▸ PROBLEM STATEMENT: Print the range of lines that opens with the line containing "common name: deer" and closes with the last line of the listing. Include both ends; print nothing more.

▸ EXERCISE DATA:

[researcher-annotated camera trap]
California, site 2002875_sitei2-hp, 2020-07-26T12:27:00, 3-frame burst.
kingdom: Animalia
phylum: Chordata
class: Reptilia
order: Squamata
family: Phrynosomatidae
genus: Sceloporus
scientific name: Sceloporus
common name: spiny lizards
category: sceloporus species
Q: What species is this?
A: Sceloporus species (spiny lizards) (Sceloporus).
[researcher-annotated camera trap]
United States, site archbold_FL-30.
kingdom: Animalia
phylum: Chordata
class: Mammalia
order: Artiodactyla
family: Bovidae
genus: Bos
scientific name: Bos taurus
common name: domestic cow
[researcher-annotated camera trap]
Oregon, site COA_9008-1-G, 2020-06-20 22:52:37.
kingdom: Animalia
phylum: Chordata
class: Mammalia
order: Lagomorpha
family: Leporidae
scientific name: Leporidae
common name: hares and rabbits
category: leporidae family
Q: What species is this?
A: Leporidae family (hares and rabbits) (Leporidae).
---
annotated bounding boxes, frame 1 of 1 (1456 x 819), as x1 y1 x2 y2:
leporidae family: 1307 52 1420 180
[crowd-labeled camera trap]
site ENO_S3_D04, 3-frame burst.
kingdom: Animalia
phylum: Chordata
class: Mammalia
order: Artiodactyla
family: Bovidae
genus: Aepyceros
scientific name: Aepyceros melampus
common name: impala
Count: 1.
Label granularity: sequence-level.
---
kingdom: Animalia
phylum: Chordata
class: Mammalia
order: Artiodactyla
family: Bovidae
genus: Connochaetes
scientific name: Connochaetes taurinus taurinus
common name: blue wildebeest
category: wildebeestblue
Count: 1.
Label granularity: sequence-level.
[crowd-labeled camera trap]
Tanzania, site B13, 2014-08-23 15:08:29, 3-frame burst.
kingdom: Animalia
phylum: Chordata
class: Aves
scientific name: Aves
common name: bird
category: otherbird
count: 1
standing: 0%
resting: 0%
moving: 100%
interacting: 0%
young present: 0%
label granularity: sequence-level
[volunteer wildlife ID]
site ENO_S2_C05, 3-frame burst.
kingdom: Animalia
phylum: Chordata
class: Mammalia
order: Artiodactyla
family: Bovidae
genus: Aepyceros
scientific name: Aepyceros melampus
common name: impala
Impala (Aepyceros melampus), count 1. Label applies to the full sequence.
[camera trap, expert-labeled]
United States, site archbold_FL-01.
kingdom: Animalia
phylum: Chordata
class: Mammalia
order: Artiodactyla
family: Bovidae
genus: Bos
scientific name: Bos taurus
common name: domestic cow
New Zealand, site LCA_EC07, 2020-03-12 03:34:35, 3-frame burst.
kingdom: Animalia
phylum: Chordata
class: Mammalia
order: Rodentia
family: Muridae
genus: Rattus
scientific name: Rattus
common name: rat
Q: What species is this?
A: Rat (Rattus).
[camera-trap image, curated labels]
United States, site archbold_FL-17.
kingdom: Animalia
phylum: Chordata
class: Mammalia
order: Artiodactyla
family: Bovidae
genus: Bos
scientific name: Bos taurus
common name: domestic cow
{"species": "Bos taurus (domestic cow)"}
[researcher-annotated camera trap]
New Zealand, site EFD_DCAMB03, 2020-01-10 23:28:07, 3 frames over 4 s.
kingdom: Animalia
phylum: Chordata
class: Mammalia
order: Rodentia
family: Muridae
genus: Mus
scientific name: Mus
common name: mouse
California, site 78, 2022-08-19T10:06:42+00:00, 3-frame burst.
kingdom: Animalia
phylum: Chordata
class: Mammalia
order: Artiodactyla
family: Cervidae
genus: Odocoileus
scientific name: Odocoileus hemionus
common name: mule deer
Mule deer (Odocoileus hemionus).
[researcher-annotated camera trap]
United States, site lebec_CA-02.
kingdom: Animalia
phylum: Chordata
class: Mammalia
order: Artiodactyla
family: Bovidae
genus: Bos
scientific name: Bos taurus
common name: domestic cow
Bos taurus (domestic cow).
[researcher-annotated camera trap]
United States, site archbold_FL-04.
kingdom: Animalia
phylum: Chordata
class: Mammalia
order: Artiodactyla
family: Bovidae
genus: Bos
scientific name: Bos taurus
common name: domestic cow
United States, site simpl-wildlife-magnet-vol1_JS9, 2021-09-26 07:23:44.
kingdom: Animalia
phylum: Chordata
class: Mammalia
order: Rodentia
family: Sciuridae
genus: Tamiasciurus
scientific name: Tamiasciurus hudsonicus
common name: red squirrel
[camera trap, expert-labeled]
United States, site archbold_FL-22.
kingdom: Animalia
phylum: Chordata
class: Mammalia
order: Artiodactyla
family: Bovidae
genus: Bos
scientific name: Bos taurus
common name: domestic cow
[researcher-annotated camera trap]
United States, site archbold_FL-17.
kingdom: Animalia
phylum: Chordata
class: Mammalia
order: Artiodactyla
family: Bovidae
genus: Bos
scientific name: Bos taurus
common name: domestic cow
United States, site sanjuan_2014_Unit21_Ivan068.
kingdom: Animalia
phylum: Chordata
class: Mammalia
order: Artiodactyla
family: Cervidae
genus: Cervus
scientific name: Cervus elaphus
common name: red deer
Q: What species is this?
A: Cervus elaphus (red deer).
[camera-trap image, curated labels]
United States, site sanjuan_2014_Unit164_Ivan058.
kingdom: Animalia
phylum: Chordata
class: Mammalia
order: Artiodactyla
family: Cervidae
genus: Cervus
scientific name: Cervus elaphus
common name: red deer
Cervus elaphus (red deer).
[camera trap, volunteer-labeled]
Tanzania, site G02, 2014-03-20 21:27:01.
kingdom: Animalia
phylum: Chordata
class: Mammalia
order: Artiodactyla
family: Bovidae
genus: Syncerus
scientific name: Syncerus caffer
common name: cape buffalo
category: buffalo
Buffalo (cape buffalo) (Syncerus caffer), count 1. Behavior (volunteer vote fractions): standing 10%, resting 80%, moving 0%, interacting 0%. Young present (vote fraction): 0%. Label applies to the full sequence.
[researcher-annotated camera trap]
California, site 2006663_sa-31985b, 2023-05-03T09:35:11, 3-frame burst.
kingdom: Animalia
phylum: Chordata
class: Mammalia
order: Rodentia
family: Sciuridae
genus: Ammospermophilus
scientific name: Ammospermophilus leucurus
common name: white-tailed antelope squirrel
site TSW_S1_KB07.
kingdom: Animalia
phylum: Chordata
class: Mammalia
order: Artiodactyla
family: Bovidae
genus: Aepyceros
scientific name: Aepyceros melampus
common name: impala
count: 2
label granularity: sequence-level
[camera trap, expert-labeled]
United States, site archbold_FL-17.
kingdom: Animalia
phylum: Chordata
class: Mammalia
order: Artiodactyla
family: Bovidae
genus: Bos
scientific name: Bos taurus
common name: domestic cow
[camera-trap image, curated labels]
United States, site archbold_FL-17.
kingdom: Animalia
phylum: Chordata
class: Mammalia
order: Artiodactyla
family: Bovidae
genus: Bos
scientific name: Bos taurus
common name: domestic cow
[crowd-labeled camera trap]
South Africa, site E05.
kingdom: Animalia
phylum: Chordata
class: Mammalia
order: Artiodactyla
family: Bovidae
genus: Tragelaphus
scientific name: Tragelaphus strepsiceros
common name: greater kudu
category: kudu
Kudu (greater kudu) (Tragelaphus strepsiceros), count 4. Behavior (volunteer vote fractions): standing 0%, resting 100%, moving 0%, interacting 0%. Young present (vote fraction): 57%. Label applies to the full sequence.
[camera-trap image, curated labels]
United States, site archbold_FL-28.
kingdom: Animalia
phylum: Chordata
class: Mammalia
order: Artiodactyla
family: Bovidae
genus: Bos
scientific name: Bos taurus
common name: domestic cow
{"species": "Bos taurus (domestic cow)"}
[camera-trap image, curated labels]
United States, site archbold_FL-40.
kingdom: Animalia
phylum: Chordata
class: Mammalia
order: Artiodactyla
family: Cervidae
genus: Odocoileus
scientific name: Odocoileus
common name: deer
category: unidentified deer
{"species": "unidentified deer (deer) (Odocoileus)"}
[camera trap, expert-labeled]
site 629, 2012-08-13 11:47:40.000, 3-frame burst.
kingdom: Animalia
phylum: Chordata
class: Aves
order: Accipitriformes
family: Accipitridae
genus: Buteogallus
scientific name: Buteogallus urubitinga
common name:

▸ TASK OUTPUT:
common name: deer
category: unidentified deer
{"species": "unidentified deer (deer) (Odocoileus)"}
[camera trap, expert-labeled]
site 629, 2012-08-13 11:47:40.000, 3-frame burst.
kingdom: Animalia
phylum: Chordata
class: Aves
order: Accipitriformes
family: Accipitridae
genus: Buteogallus
scientific name: Buteogallus urubitinga
common name:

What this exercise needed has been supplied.